By John Fensterwald - Educated Guess

Two competing bills shaping the state’s plan for Race to the Top money received positive votes in the Assembly Education Committee on Wednesday. But only one will move forward to a full vote of the Assembly, set for today.

Education Committee Chairwoman Julia Brownley’s ABX5-8 was voted 10-6 and moved on. It would have been surprising if it didn’t.

The vote on Sen. Gloria Romero’s SBX5-1 was 6-5. But with six Assembly members abstaining or not present to vote, it was three votes sort of a majority. Romero  immediately charged that the “bill was killed by silence.”

It’s far from dead, though. Romero asked the committee for reconsideration. More likely, with Gov. Arnold Schwarzenegger supporting it and criticizing the  Brownley bill, pieces  may be blended in Senate-Assembly negotiations over the next week.

During an all-day hearing, charter school advocates, parents and civil rights advocates testified in favor of one proposal that Romero is pushing but Brownley’s bill lacks: parental choice. A petition by a majority of parents in a low-achieving school would force the school board to adopt a transformational strategy, whether turning to  a charter school operator, hiring a new principal and new teachers or trying other shock strategies.

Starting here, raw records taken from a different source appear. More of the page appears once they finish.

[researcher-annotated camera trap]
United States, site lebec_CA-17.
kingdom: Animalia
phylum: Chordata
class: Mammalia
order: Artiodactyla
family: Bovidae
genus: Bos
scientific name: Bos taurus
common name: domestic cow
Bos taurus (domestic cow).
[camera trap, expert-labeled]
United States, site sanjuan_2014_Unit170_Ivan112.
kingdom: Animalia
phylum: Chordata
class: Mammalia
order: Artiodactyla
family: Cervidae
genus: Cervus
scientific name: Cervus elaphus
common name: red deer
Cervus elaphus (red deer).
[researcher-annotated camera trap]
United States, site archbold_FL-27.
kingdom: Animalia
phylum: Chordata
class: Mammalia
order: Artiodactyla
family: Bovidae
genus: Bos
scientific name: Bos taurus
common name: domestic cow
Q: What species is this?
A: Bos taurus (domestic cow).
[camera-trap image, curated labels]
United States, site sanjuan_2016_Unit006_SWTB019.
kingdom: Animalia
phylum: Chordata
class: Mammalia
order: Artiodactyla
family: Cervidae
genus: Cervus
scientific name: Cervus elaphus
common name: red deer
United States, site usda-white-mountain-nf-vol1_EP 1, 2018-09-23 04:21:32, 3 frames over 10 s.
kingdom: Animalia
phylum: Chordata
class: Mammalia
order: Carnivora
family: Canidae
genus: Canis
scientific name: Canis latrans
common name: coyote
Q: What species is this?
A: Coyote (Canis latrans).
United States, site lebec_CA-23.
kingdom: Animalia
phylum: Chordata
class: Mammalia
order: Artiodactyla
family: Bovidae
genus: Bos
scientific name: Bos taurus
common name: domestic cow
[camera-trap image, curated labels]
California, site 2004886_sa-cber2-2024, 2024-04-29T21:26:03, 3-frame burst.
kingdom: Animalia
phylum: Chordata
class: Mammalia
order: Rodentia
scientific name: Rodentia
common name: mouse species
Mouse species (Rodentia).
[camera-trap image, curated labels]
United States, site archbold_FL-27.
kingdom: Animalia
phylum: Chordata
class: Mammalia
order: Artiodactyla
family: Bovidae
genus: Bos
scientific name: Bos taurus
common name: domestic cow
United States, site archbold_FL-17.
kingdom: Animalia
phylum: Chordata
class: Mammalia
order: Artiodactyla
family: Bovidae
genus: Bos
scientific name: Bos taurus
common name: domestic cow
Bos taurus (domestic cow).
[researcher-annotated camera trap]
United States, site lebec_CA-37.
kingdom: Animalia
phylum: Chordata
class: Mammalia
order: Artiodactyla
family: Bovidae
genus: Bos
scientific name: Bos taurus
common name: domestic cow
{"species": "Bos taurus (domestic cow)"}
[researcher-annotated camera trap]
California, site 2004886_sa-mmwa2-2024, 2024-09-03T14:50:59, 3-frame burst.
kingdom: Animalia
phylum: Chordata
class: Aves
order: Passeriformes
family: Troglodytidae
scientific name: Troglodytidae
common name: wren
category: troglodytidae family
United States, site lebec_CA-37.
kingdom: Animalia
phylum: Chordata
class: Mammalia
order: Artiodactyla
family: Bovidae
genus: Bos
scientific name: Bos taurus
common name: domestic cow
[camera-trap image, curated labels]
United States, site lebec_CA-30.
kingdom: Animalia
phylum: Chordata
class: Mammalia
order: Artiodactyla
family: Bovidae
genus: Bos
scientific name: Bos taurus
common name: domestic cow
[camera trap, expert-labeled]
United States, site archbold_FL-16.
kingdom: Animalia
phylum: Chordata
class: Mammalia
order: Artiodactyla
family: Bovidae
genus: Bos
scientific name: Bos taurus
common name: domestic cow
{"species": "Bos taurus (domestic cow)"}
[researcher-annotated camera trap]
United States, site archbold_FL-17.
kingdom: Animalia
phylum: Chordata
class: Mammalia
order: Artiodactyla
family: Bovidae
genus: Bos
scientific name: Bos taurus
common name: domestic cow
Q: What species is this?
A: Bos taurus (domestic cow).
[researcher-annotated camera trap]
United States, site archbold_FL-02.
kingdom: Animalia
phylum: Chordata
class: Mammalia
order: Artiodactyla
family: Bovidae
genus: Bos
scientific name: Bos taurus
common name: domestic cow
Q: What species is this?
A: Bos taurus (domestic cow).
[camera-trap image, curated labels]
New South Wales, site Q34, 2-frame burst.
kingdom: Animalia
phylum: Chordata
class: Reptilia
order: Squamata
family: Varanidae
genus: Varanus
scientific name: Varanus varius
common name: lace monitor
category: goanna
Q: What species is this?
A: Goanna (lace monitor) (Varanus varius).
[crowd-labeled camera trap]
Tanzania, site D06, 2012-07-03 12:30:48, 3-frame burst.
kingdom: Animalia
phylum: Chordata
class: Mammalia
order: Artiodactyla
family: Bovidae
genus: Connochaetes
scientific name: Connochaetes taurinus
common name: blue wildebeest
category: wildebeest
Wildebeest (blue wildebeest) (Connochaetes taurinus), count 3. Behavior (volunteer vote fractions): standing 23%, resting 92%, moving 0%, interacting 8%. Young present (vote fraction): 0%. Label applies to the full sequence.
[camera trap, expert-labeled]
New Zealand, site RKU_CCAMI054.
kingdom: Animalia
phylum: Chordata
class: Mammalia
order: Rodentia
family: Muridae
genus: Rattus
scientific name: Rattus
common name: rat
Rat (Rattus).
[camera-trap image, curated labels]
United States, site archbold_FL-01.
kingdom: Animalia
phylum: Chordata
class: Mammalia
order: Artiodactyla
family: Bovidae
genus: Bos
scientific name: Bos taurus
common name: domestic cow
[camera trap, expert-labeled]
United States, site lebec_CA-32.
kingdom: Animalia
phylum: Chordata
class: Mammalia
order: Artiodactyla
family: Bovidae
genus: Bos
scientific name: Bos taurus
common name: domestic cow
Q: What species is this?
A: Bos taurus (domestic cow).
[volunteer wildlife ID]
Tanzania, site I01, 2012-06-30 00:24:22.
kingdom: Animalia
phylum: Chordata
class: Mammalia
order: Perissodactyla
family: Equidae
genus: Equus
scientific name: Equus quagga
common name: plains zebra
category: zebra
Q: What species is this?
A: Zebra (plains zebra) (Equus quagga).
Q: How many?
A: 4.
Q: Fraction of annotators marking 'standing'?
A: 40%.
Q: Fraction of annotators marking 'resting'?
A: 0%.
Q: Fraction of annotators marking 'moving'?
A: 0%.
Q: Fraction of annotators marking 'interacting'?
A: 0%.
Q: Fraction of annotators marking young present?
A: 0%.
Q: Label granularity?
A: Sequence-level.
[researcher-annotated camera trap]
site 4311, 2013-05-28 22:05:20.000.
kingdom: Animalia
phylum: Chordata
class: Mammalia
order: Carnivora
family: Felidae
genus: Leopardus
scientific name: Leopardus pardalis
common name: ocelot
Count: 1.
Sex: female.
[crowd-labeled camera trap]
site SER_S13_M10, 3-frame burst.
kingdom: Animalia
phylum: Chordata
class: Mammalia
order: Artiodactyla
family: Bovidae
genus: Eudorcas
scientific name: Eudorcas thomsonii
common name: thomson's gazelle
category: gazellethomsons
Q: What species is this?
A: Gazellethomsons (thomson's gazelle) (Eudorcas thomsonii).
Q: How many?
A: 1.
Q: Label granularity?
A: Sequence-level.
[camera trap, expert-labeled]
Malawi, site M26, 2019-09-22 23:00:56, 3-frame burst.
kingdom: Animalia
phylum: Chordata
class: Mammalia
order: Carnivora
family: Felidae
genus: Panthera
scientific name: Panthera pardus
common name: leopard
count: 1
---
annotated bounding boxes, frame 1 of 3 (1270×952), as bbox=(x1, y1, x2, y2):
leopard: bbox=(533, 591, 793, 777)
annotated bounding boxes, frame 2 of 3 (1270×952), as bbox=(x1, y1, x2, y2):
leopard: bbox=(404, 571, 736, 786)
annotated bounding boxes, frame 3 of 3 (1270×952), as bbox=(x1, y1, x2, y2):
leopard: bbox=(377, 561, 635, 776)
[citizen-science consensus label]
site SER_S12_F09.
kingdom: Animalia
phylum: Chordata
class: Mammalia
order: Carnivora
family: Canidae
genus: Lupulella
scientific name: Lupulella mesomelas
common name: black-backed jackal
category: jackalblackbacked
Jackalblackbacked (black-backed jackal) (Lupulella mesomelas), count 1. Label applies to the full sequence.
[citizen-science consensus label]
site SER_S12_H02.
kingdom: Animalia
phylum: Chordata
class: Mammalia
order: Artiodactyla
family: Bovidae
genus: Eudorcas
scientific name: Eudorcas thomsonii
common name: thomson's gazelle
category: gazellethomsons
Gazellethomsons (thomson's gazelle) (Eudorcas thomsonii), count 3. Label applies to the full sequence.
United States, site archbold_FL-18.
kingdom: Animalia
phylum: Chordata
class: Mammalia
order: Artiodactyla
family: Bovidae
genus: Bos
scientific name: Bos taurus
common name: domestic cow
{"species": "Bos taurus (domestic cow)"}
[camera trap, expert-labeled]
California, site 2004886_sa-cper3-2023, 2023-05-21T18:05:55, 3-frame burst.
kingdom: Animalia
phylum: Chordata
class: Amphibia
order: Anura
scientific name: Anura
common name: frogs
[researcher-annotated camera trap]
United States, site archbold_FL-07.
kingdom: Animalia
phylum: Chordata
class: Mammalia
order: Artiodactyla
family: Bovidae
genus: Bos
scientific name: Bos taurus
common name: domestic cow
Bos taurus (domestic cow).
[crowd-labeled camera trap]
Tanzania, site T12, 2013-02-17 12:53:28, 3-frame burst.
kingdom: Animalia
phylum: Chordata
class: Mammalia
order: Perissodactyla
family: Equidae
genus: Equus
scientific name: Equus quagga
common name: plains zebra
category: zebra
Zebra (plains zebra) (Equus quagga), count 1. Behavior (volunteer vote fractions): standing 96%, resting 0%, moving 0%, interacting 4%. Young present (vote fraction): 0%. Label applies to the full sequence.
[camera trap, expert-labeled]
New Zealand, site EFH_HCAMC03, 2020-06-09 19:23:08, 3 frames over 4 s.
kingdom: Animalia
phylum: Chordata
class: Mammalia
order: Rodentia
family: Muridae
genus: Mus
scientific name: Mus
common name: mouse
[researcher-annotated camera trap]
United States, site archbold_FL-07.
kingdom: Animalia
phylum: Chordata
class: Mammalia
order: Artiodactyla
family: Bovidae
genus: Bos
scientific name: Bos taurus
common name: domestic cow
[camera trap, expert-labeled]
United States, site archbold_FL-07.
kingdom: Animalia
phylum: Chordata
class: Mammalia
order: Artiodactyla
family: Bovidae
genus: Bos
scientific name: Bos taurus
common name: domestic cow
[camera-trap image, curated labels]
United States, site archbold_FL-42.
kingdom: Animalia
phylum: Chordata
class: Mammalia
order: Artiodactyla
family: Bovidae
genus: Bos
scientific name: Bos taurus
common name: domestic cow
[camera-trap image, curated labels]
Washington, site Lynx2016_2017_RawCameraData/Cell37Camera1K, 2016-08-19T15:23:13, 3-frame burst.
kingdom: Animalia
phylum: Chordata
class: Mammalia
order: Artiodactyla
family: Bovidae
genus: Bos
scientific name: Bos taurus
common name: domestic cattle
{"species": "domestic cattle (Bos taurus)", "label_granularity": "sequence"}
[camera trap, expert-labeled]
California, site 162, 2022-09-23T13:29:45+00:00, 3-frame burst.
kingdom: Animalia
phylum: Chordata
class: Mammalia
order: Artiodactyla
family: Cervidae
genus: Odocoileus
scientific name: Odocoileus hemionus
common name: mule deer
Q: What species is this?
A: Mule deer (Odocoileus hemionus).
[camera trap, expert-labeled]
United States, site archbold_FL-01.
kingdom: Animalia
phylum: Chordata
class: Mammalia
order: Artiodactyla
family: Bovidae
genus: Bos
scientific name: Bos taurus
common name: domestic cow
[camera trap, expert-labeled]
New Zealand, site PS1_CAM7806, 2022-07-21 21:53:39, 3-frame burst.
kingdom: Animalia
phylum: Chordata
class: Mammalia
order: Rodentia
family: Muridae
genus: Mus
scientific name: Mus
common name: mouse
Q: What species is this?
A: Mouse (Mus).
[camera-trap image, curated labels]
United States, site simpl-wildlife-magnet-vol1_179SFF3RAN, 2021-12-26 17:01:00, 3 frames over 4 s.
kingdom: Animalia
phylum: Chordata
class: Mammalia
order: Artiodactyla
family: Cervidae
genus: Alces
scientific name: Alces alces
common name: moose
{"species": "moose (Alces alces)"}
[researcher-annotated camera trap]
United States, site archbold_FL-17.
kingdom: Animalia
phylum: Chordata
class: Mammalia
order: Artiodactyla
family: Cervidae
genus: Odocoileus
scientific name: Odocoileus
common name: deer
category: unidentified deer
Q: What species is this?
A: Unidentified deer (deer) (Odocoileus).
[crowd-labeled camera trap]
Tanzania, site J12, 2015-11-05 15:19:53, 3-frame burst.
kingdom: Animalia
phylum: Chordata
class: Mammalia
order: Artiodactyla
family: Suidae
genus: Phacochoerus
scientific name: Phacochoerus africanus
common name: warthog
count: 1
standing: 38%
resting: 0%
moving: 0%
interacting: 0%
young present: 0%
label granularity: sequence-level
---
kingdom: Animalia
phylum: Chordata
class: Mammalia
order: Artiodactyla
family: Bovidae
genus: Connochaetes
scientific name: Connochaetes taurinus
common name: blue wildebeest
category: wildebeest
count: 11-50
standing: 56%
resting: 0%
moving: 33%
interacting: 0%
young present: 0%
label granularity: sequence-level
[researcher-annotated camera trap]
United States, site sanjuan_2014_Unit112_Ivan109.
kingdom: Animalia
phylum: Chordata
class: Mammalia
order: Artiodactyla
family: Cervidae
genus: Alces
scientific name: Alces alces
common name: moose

Currently, a majority of teachers in a school can vote to become a charter school. Making parents the catalyst for drastic change would be a big shift in state policy. Institutional lobbies – the Association of California School Administrators, the California Teachers Assn. and the California School Boards Assn. – are against that idea and a larger parental choice option, also in SBX5-1. It would  give parents in bad schools the right to send their children to any school outside of the district, as long as there is space. It,  too, has resonated among families trapped in neighborhoods with bad schools.

Whatever merges from conference must move soon. The state’s application for a piece of the $4.3 billion Race to the Top program is due Jan. 19. And districts need to know what state laws will be changed to accommodate it before they agree to pledge their support.